# Why You Should Watermark Your Photos



## Jim Gratiot (Jun 11, 2009)

Careful, or this could happen to you...

Mo. family Christmas photo turns up in Czech ad - Yahoo! News


----------



## PhilGarber (Jun 11, 2009)

Damnit, I thought I found this first :greenpbl:. Yeah..pretty interesting. Glad no damage came of it.


----------



## KmH (Jun 11, 2009)

Jim Gratiot said:


> Careful, or this could happen to you...
> 
> Mo. family Christmas photo turns up in Czech ad - Yahoo! News


Is that wild or what. Can you believe the guy that ripped off the image said he would send an email apologising for using the image? He thought it was computer generated? Which is still a copyrighted image?

Geez..........


----------



## musicaleCA (Jun 11, 2009)

Jim, on the topic of watermarking&#8212;and this is really addressed to everyone&#8212;how far do you take it?

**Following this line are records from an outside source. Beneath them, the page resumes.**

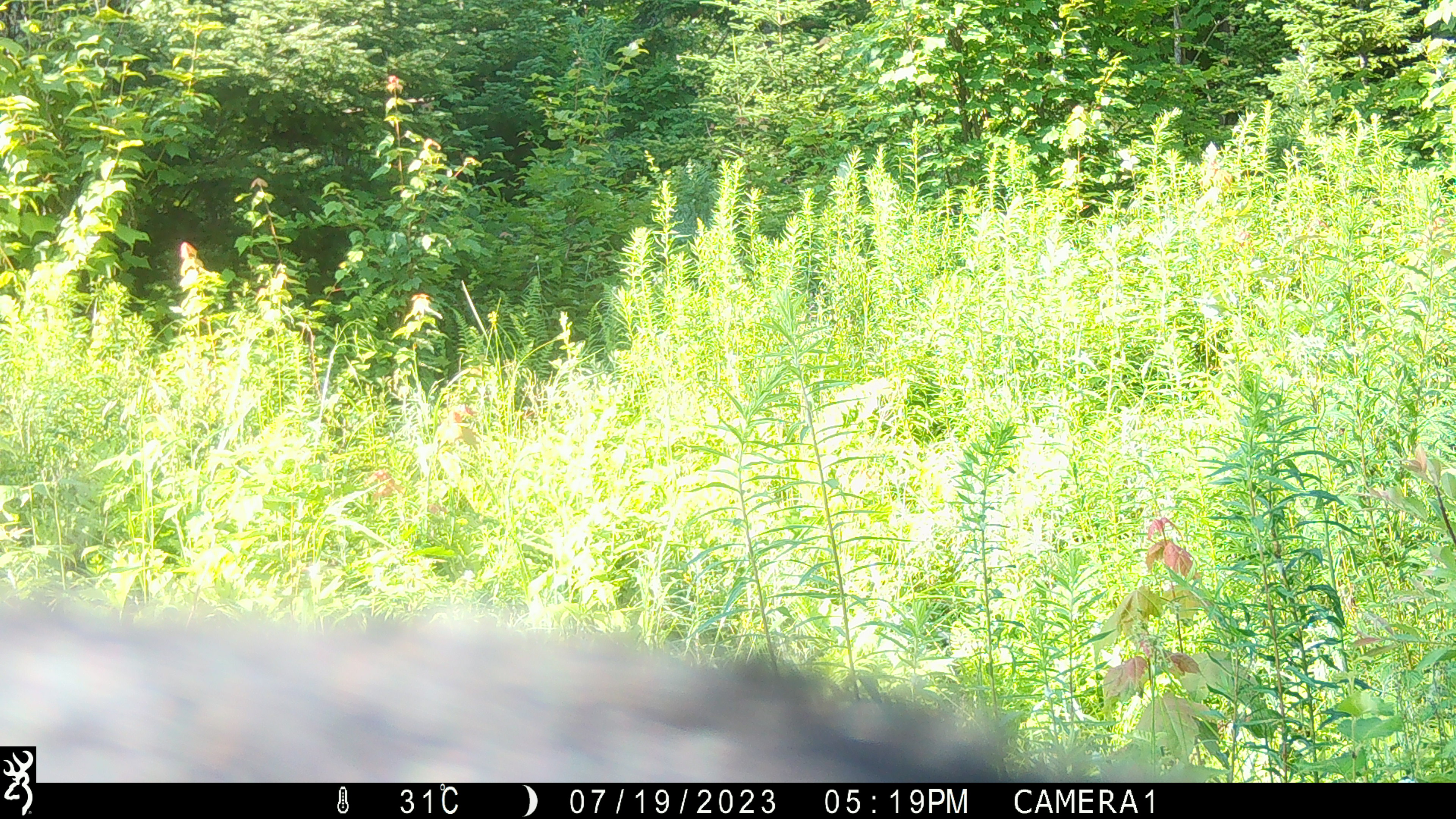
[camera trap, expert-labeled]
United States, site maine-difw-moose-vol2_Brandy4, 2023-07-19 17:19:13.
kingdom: Animalia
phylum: Chordata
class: Mammalia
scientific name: Mammalia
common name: mammal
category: mammal sp.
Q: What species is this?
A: Mammal sp. (mammal) (Mammalia).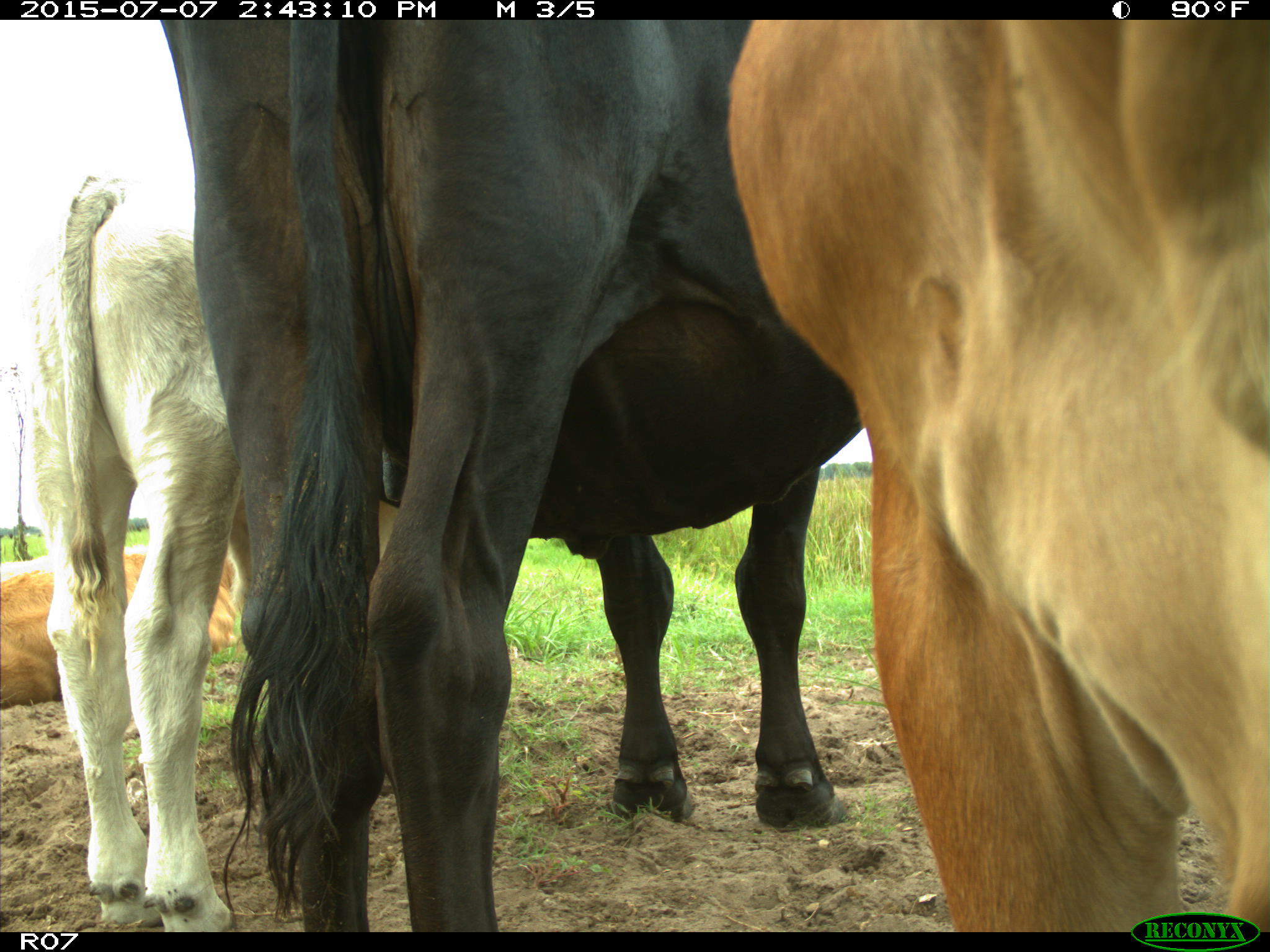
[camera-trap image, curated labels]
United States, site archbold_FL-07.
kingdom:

Personally, I hate watermarks with a passion; those in the centre of the photo are worst, because they simply detract from the image. Smacking a 50% opacity watermark dead centre in every photo is something I'd do for a contact sheet of photos for a paid job, but not for something to be displayed online that I mean to generate exposure; after all, if my subject is muddled by my watermark, who's going to want to look at it for any real length of time?

That said, I find that a watermark in the corner of an image is reasonable; it (almost) guarantees that if the photo is displayed out-of-context by an automated system (like Google images) that my name will be on it so any viewers at least have a place to start searching for more images if they like it. And while yes, someone could crop it out, that would prove their malign intent in a court-of-law, and if it can't be taken to court then (if they're in a country where I wouldn't be able to sue them easily), well, I can't anyway so the point is moot. Finally, unless you watermark the entire image (which I really, really hate), it can be removed by someone skilled enough. :-/


----------



## andrew99 (Jun 12, 2009)

I also saw this story on TV news last night.  What are the odds of finding out this has happened?  99.99% of the time you'd never know!


----------



## KmH (Jun 12, 2009)

andrew99 said:


> I also saw this story on TV news last night. What are the odds of finding out this has happened? 99.99% of the time you'd never know!


Exactly, if a friend of the family hadn't happened ride by the store they'd never know.


----------



## Overread (Jun 12, 2009)

+1 to what musical said!
honestly if your image is on the net one should always expect it to be used by someone somewhere at some point - might as well make it a good image with a little signature in the corner - a name and/or website are best - something that people can search on and find your site - its free publicity might as well make use of it!


----------



## Xristos48 (Jun 14, 2009)

Lol thats unlucky for them. Goes to show you need to be careful what you put on the internet.


----------



## Reese's PB Luver (Jun 15, 2009)

Reminds me of "National Lampoon's European Vacation" when the video camera was stolen....  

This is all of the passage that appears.